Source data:
# # # # #

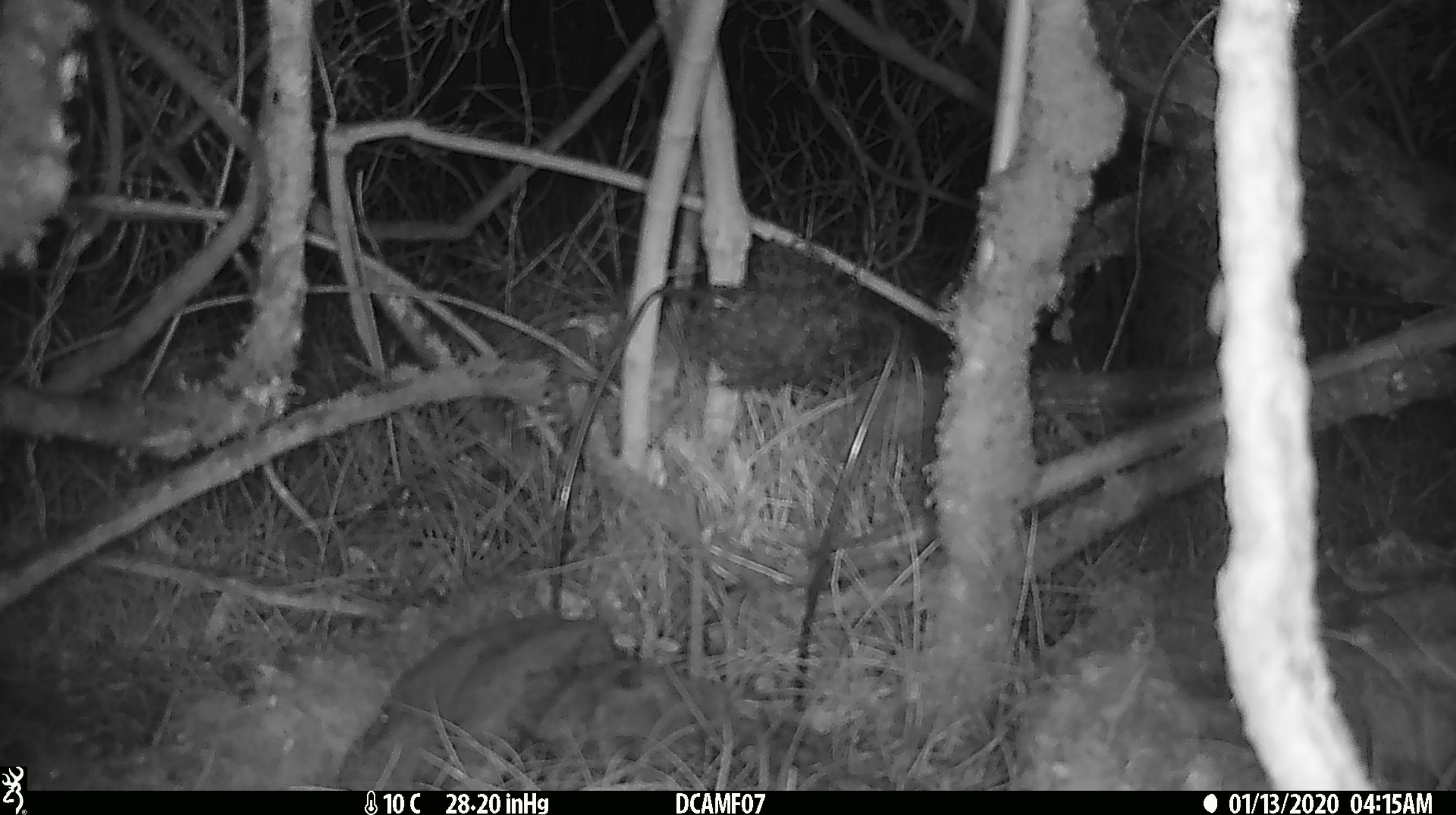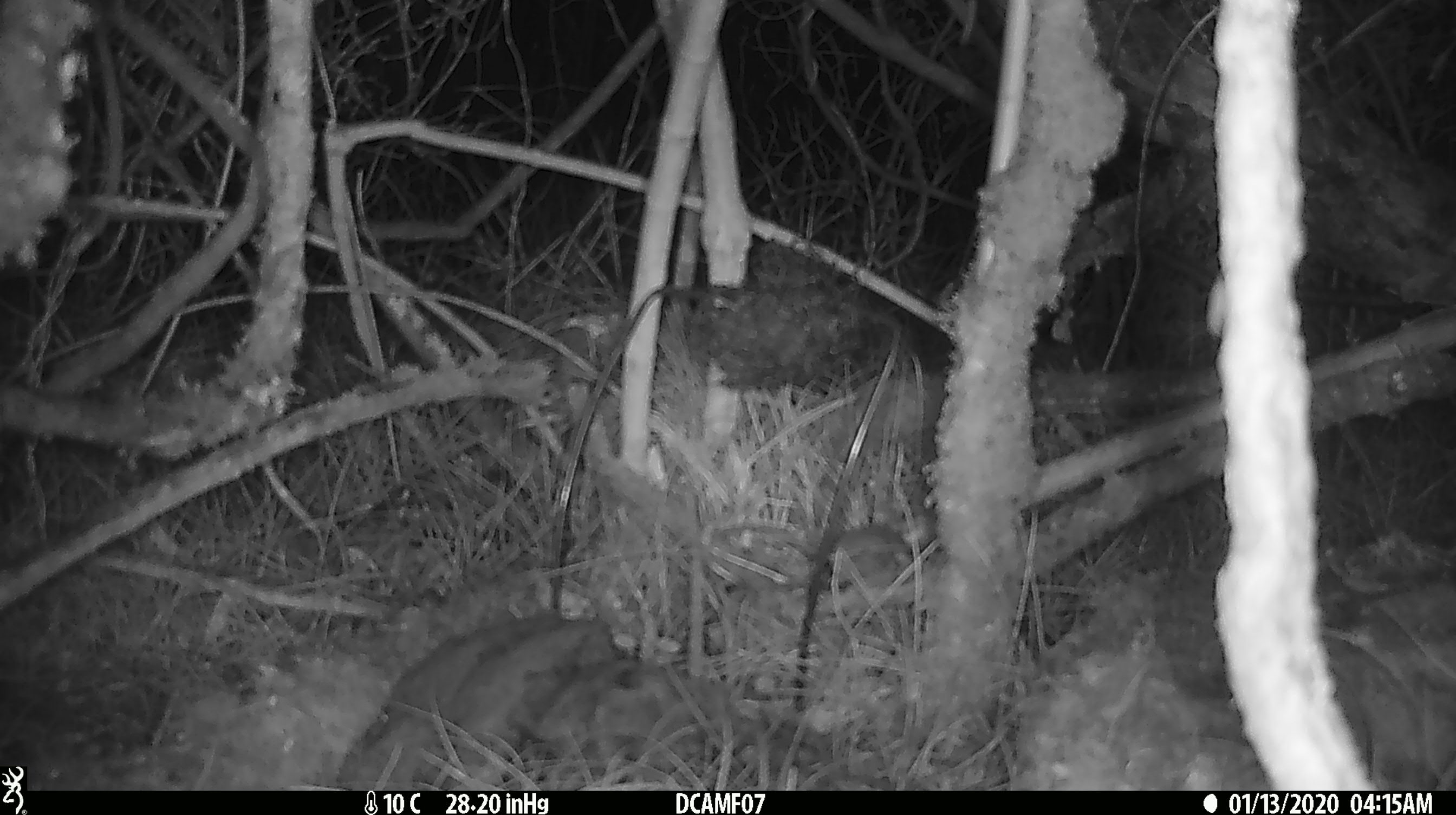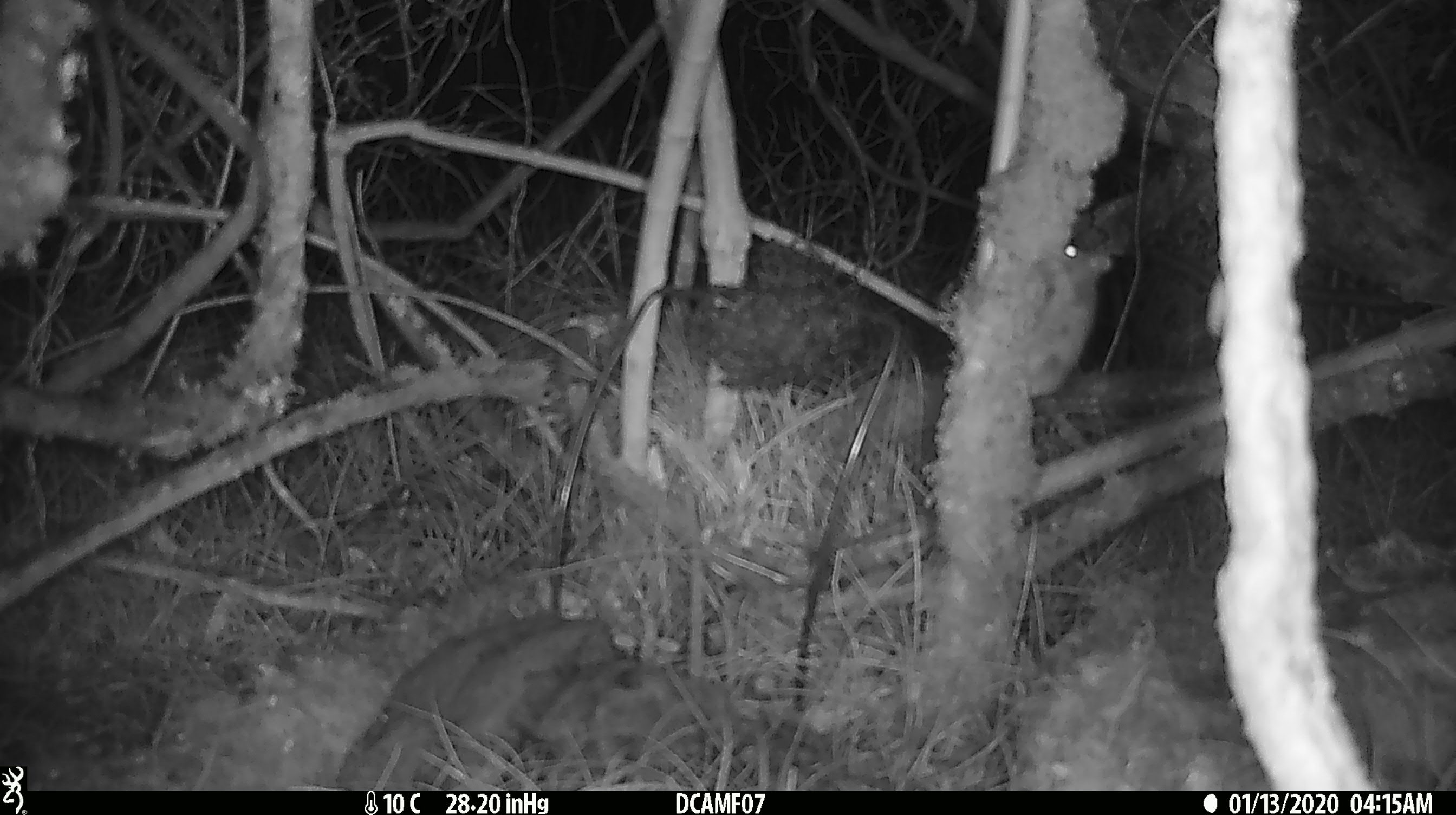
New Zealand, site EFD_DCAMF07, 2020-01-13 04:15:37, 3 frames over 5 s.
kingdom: Animalia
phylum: Chordata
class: Mammalia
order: Rodentia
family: Muridae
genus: Mus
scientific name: Mus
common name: mouse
Mouse (Mus).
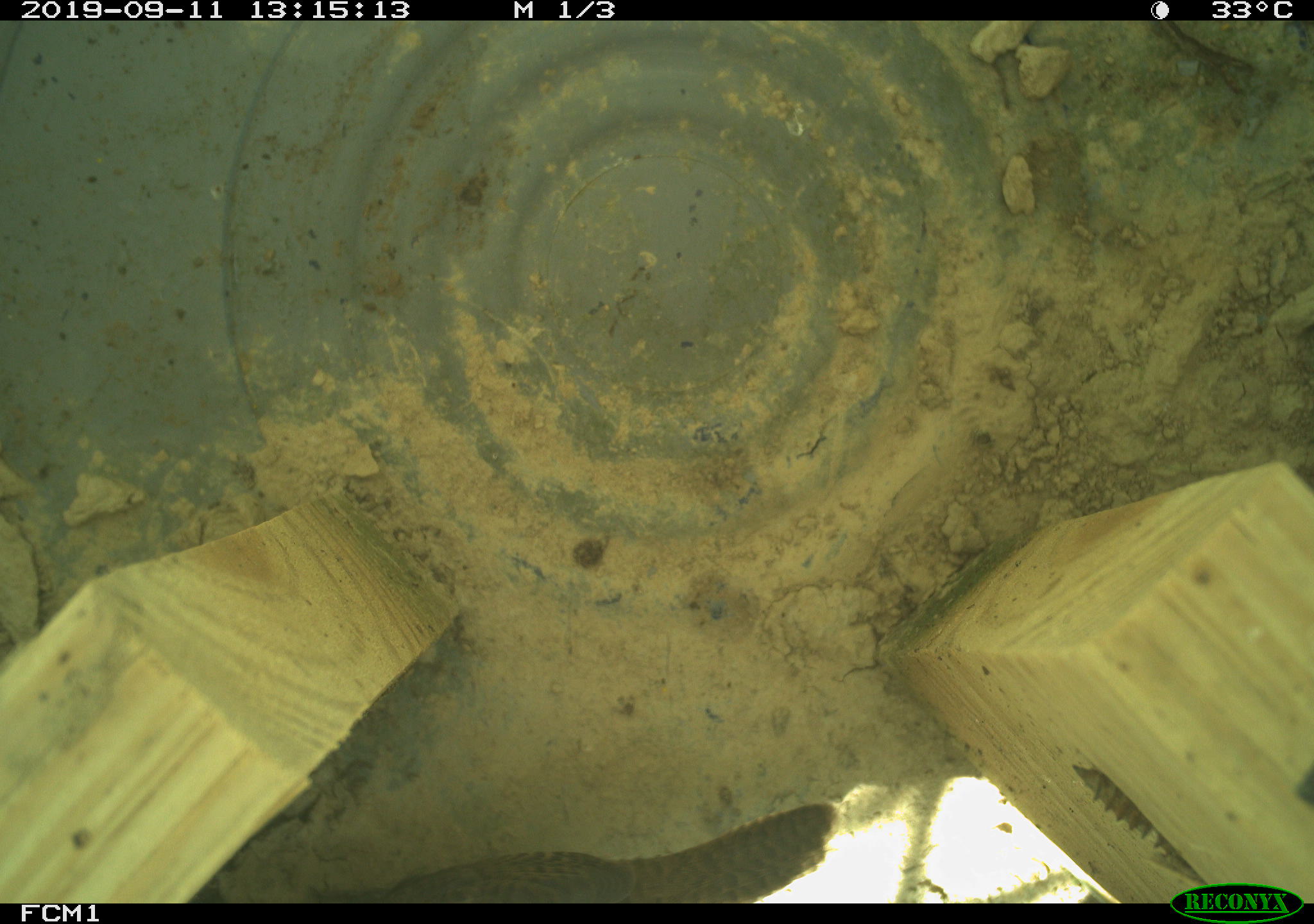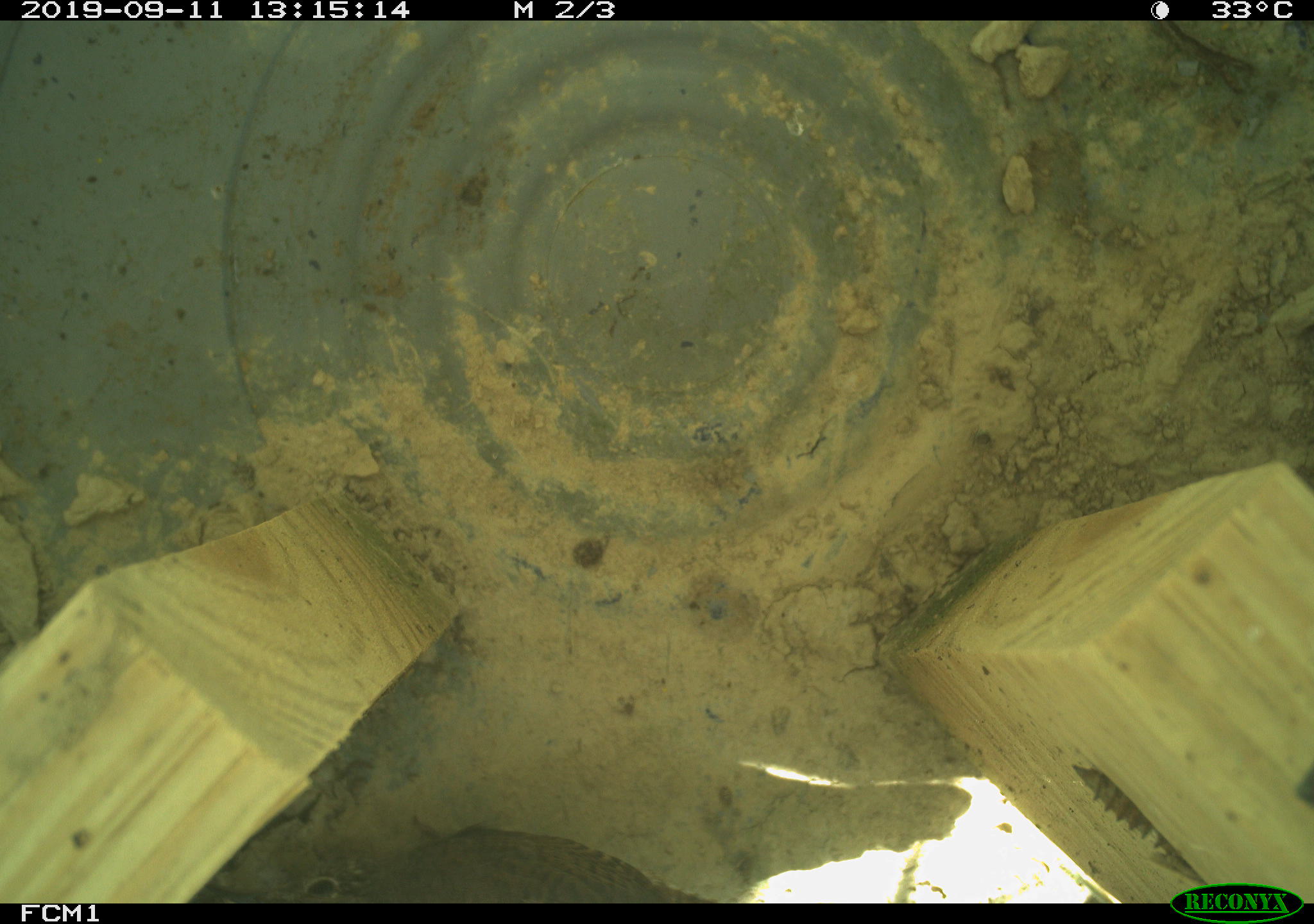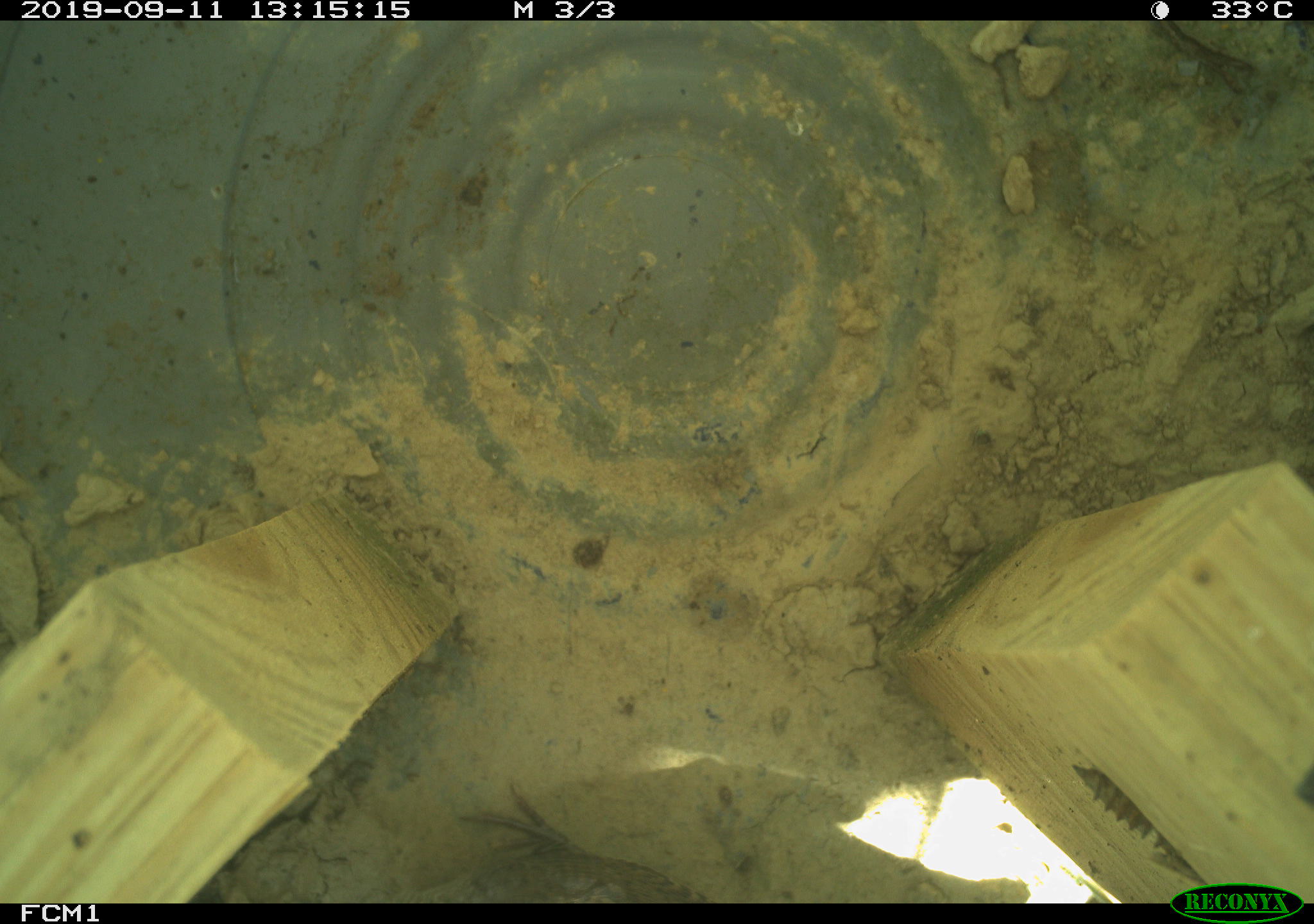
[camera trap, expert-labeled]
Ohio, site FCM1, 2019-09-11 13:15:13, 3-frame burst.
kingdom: Animalia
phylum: Chordata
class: Aves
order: Passeriformes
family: Troglodytidae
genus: Troglodytes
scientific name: Troglodytes aedon aedon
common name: northern house wren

# # # # #

### WHAT THIS TASK INVOLVES
Looking above, find the stretch of lines that opens with the one holding "scientific name: Mus" and closes with the one holding "scientific name: Troglodytes aedon aedon". Copy it exactly, pictures excluded.

### RESULT OF THE EXERCISE
scientific name: Mus
common name: mouse
Mouse (Mus).
[camera trap, expert-labeled]
Ohio, site FCM1, 2019-09-11 13:15:13, 3-frame burst.
kingdom: Animalia
phylum: Chordata
class: Aves
order: Passeriformes
family: Troglodytidae
genus: Troglodytes
scientific name: Troglodytes aedon aedon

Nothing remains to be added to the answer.